The fragmentation created by multiple viewing devices, data sources and measurement systems continues to be an obstacle to fully employing the sophisticated audience-targeting capabilities possible through advanced TV platforms.
Case in point: Smart TV and set-top-box (STB) data each have advantages and disadvantages for audience targeting and attribution purposes. As a result, the practice of combining the two types of privacy-compliant data to try to build large-scale, granular datasets capable of measuring all forms of TV viewing has been on the rise.
Now, the Coalition for Innovative Media Measurement (CIMM), in partnership with Pre-Meditated Media and Janus Strategy & Insights, is launching a study to develop best practices for this emerging capability.
“Our goal is to provide the industry with an understanding of how to leverage smart TV and STB data together, not only helping to improve data quality within a household, but create a blueprint for more nationally representative, deterministic TV viewing datasets that can be used for cross-platform planning, activation and measurement,” sums up Howard Shimmel, president, Janus Strategy & Insights.
Smart TV data can provide a broad footprint of data spread geographically across the country, and help refine the edit rules used for STB data, while STB data provides a fuller picture of TV usage for most TV sets in a household.
“STB data are currently being made available to some media measurement vendors, and also to audience-based planning and buying platforms,” but “none of the vendors analyzing such data have a nationally representative footprint,” points out Jane Clarke, CIMM’s managing director and CEO. “This study aims to examine how smart TV data can complement STB data to increase the value of the combined datasets.”
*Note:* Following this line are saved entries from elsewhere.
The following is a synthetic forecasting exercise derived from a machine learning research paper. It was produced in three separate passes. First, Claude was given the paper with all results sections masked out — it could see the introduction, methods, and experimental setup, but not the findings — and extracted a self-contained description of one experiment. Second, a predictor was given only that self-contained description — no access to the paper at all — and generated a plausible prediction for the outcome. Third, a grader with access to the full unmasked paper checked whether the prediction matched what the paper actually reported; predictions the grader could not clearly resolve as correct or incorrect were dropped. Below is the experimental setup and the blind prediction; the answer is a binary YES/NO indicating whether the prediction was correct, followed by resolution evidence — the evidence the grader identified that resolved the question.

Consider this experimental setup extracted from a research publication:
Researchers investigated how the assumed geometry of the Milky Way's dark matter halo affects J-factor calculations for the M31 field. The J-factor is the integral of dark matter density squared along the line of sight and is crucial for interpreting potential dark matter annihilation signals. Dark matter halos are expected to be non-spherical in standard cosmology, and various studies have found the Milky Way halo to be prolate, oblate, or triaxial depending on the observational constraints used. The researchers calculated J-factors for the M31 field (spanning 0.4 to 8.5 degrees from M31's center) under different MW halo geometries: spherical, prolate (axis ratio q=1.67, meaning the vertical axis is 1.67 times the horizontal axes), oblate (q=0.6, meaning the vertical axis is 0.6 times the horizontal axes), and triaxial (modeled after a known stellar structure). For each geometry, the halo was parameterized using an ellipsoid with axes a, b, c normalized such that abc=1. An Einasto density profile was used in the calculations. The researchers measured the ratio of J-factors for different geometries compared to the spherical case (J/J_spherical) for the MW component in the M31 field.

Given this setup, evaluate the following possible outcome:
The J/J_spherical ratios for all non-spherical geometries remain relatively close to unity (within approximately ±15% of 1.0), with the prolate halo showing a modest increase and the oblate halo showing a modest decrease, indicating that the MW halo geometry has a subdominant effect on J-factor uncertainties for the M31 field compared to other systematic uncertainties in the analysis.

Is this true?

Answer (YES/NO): NO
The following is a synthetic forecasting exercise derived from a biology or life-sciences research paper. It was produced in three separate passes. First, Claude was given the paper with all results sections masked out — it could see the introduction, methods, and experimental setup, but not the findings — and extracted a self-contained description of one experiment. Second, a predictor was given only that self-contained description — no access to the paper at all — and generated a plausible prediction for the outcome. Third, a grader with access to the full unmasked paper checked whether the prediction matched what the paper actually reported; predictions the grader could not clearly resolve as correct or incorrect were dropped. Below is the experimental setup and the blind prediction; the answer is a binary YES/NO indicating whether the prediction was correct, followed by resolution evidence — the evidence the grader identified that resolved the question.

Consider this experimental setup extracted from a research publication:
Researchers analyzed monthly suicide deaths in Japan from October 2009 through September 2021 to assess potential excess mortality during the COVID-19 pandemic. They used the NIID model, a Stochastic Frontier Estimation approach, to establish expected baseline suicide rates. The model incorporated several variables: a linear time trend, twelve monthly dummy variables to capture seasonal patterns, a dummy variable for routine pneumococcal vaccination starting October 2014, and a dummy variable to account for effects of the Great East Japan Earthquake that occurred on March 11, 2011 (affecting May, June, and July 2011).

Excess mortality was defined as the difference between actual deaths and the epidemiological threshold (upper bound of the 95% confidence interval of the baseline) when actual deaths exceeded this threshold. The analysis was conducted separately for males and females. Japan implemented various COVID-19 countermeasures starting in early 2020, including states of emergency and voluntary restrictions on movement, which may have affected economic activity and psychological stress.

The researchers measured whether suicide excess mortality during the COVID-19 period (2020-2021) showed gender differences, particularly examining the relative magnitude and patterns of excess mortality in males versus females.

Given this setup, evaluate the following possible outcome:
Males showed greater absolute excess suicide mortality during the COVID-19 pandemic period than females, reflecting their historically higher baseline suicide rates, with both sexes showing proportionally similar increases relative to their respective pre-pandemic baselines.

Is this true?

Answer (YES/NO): NO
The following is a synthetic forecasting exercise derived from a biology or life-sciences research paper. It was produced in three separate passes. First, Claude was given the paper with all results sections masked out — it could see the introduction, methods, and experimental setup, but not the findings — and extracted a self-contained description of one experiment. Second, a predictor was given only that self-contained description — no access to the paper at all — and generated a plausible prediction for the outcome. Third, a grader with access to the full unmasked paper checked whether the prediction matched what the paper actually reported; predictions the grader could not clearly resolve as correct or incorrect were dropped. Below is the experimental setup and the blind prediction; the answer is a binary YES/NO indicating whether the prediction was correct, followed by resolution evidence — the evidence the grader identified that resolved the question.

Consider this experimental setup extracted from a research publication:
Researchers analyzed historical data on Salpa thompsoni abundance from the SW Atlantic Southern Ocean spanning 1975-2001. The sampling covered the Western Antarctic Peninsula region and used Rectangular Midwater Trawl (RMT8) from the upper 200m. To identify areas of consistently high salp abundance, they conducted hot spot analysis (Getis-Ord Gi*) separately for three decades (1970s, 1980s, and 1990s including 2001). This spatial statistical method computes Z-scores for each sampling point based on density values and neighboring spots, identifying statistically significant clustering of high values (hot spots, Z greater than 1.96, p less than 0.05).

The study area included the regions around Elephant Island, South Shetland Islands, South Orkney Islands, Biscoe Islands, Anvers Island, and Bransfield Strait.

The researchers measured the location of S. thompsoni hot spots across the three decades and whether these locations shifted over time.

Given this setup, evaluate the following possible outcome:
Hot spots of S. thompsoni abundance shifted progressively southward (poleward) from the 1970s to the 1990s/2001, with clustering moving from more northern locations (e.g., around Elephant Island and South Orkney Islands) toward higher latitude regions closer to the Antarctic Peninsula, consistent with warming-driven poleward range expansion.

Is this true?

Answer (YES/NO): NO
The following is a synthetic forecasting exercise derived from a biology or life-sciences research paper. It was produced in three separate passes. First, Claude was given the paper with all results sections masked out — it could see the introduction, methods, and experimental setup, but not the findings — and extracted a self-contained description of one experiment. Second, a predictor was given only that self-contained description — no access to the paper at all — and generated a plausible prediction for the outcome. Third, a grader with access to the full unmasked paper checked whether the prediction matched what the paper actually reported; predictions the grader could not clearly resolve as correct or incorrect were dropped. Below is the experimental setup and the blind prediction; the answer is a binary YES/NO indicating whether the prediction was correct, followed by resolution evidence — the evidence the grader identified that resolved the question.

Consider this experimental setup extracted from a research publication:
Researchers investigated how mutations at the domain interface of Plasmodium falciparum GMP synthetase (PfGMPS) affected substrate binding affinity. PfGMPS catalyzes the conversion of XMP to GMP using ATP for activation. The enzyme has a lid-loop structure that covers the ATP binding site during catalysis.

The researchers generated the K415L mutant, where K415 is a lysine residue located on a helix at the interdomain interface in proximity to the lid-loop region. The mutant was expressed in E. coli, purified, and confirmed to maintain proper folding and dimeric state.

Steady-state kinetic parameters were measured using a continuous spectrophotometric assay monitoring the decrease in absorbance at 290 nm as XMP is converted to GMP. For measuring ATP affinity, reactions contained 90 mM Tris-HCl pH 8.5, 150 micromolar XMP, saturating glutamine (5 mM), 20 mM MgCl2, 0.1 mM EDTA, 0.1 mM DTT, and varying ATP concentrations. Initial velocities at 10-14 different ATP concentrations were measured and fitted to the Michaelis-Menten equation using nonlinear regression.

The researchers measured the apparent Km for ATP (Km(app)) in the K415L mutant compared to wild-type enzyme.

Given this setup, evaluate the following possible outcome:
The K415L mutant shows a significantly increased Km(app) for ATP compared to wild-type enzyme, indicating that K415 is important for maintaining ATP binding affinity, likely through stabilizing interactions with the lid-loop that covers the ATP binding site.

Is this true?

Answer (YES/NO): YES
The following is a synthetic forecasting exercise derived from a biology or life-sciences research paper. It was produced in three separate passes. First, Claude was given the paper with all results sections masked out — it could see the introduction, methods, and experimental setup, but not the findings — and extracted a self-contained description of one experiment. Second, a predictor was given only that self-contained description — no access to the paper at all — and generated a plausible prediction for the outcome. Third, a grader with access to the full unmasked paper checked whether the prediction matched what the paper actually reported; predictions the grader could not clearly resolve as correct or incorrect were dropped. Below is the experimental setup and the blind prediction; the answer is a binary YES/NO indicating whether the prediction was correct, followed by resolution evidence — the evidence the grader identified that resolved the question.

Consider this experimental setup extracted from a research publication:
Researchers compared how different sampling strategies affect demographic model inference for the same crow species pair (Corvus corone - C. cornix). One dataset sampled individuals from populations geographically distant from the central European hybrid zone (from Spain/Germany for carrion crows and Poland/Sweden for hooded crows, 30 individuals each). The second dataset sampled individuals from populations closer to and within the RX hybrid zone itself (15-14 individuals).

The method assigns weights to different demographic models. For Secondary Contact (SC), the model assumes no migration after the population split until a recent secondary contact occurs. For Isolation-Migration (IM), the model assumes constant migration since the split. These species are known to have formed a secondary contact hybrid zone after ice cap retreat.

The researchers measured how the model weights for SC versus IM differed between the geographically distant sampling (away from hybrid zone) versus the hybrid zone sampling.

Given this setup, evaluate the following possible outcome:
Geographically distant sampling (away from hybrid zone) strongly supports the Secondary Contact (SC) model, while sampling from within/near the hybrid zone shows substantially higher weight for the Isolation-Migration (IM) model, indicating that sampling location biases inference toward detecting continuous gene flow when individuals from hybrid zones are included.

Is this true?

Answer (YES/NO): NO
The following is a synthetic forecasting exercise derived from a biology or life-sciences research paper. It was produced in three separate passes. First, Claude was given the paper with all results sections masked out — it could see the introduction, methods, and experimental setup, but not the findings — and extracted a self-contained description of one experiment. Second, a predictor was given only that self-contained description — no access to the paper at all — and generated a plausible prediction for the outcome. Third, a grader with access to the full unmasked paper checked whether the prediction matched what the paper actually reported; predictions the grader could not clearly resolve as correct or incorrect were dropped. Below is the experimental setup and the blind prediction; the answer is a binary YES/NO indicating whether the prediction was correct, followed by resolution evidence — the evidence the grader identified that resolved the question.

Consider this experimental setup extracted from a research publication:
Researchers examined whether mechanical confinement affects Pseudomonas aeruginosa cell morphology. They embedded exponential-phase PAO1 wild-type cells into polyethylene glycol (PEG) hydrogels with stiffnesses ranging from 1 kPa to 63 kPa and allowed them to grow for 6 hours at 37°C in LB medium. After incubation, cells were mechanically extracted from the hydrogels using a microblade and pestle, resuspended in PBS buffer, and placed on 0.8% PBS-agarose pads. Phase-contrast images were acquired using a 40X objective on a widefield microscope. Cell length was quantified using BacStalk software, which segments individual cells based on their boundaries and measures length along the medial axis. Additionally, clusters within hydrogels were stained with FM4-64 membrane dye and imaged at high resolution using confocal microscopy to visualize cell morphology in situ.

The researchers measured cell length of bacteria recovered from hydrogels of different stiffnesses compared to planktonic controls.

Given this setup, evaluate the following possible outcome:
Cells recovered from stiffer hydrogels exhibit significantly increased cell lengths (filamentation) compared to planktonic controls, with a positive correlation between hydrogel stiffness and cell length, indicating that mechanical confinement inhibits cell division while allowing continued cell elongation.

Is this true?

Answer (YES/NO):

“Smart TVs can report viewing data in near-real time, but the ACR (automated content recognition) data collected don’t represent all TV sets in the average home,” adds Gerard Broussard, principal, Pre-Meditated Media.
“STB data are sourced from a much larger household footprint than smart TVs,” but “calibrating the STB signals to viewing metrics and matching program names adds more time to the reporting process,” he says. “We hope to find how, perhaps by combining the data, there might be a better solution for releasing more accurate tuning data on a timely basis.”
Even in combination, the two datasets lack data on broadcast network viewing in over-the-air (OTA) households — those without broadband access or pay-TV subscriptions. But the combination comes closer to providing data on most U.S. households, which can then be further calibrated to provide the OTA viewing via more traditional panel methodology, according to the study partners. Panels (i.e. Nielsen methodology) are also still required to understand who and how many people are watching a TV set.
Reflecting this, the study also aims to add transparency and increase industry confidence in using new data-plus-panel TV measurement approaches.
The study will be conducted in two phases.
Phase 1 is a review of ACR and STB data providers, through interviews with providers and aggregators, to identify next steps. Factors examined will include sample size, data captured and reported, data processing rules, and availability.
Phase 2 will consist of interviewing companies integrating ACR and STB datasets to review existing methods, learn about best practices and potential obstacles, and identify specific design recommendations for creating an integrated reporting system.
A report on the results will be released later this year.